Costanza and I agree that previously there was plenty of natural wealth to go around, so it made sense in the past to trade it for growth and GDP. Now Costanza acts like we are well into a hole and have to turn this ship around immediatamente. I’m less sure. I think technological advancement, economic wealth, and the rest of human progress are immensely valuable. Especially when tech advancement so often makes earlier frugality pointless. It’s not opaque to me whether natural wealth is to overtaking economic wealth in value.
No really, I actually have no clue. Even setting aside tech advancement, it could be we are in the red, or we could have centuries to go. I don’t know. And I don’t know how to have a grasp of our global prospects. If there is still plenty of extra natural capital, then we should keep this train going awhile longer, regardless of the Planetary Boundries looming in the distance. If that’s not so, and economic development is paltry in comparison, then Costanza has the right idea. I don’t think I have seen any sort of evaluation laying out when is the right time to reverse direction. I see lots of warnings, but many of them are things like the “6th Mass Extinction”, “overpopulation”, “peak oil”, and so on uttered in the same breath as “we need to stop YESTERDAY!” But the “6th Mass Extinction” is about 500 years off, overpopulation is ending on it’s own, peak oil has been solved by renewables and so on. Environmentalists have been inaccurate about how far off threats are and how valuable progress and human civilization is. But everyone else is misguided about how valuable natural capital is! So I’m left in the dark.

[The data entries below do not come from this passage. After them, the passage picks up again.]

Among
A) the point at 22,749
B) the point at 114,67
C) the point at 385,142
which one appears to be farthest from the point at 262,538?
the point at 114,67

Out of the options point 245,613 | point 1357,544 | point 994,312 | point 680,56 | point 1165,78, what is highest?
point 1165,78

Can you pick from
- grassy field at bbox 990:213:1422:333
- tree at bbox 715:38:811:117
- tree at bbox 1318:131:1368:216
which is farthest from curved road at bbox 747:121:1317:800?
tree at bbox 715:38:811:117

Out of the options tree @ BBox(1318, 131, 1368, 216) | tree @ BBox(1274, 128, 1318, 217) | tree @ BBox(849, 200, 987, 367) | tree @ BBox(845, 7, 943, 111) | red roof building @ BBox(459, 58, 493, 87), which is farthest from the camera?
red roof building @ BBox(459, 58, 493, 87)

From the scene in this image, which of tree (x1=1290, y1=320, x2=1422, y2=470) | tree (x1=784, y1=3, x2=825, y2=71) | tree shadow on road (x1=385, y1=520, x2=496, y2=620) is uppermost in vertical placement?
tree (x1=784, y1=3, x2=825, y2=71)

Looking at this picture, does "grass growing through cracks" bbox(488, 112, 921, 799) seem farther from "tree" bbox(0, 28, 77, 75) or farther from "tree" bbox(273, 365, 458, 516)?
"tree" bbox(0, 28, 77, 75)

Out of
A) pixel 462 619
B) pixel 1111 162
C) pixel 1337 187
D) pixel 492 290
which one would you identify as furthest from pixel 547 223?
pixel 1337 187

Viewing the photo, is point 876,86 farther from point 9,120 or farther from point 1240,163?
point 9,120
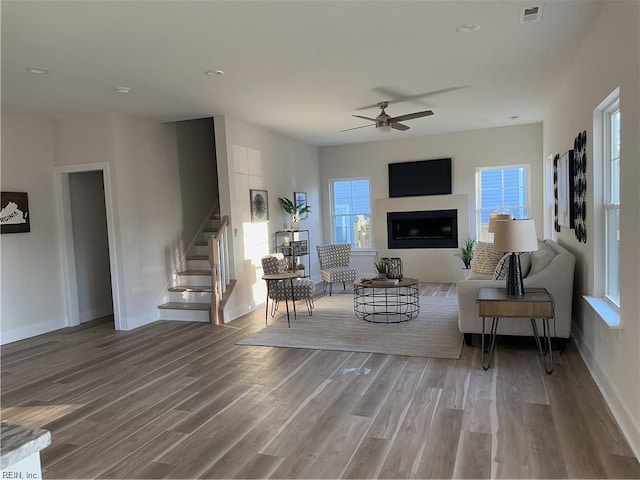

I haven’t seen a serious analysis of exactly when the time to shift gears is, according to what tradeoffs. Its not obvious to me that we should come to a screeching halt, a stern halt, a leisurely halt, or plan our halt for next century. Even if that time has already come and gone, I still haven’t seen any graph demonstrating where the lines crossed and the costs outweigh the benefits.
The 1.5 / 2.0 / 3.0, degree global warming thresholds are the sort of thing I am looking for. Its explicit about the tradeoffs we are making. But global warming only captures one aspect of our expansion and exploitation. The planetary boundaries are another great example, capturing multiple aspects. But its hazy what the tradeoffs and exact repurcussions are. I suspect the 30% earth for ecosystem services statistic is accurate, but I don’t understand how close we are to that nor how bad it will be when we overstep it. Restructuring our entire society is a LOT. Where is the graph describingwhencircular economics is the answer.
More recent estimates back this up: 41.7 trillion USD (55% of GDP) by the Swiss RE institute. Nature’s subsidies amount to an annual US$4-6 trillion, or approximately 5-7% of global GDP according to the Das Gupta Review ⭳. The World Economic Forum suggests that industries highly dependent on nature generate 15% of global GDP ($13 trillion), while moderately dependent industries generate 37% ($31 trillion).